Hello. I am new to Nifi and spark specifically as it relates to this request. So be kind :) .
I have dozens of files every week with 1-2 million rows each. The rows in the files are sometimes new, and sometimes updates of previous records (with no unique key, but a compound key can be created from multiple columns). I have this situation for 3 groups of files, which, at the end of consumption end up being joined together into 1 large table. For the sake of this post, lets call those groups of files, SOLD, PLACED, COMPLETE, each group having multiple files, with millions of rows. I do not have any control over the build/structure (column name/order) of the inbound files. They are from a 3rd party.
With-in each group, the file columns are frequently not consistently named, or in the same order, but they always contain the same fields contextually (meaning, the column may be named wrong, but the data is correct in the column).

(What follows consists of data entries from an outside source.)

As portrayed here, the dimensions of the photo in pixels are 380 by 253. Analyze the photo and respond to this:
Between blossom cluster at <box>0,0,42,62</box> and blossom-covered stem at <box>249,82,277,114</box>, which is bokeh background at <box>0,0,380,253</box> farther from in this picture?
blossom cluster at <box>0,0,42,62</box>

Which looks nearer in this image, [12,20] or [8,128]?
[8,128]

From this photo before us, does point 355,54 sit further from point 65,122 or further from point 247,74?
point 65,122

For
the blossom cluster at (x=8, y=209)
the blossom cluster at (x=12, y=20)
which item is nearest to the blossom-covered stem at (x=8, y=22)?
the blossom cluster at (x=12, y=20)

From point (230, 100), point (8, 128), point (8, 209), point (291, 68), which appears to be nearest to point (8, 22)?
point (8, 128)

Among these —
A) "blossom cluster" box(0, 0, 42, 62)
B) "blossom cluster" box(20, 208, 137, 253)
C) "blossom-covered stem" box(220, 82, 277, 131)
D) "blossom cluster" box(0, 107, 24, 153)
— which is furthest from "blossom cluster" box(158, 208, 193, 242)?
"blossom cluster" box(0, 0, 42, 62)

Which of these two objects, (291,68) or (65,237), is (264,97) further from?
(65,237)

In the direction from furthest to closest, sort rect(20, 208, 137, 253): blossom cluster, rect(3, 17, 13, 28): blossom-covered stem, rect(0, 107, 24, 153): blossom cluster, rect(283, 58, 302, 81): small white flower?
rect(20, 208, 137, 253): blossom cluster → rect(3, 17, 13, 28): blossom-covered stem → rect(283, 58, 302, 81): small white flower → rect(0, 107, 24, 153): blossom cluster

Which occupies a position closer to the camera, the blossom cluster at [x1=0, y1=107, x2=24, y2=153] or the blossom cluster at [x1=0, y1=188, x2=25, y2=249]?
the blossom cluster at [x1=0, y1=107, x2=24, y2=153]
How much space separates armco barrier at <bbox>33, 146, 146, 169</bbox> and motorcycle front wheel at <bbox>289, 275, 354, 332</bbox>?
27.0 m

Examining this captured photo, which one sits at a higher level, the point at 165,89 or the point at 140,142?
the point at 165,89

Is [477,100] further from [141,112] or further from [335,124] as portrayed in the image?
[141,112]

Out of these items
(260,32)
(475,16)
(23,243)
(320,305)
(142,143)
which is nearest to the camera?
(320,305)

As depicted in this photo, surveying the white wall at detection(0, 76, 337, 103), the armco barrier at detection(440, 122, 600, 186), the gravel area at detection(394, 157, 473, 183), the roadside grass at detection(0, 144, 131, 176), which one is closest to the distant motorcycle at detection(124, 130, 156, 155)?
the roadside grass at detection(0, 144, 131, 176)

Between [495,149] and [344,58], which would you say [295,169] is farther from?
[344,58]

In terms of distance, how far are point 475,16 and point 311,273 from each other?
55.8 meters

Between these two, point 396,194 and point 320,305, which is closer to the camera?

Using NIFI I can move the files from FTP to S3 easily. Planning to "Upsert" the rows of each group into their own table, then join the 3 tables at the end , I started with using a redshift COPY command to ingest the files into redshift. This works until the columns of the files are out of order or incomplete. I've tried branching on "retry" in NIFI to adapt to each file, but the variations will be too many to manage that way.
I need a way to basically populate a complete "object" prior to "upsert" that I can match columns/attributes on a regex (to match the varying column names), to a fixed schema.
I was also thinking, perhaps I eliminate redshift, "upsert" the files with Spark, then join them with spark, and save out the output to S3 as 1 large file.
Any suggestion on how you would tackle this problem as efficiently as possible?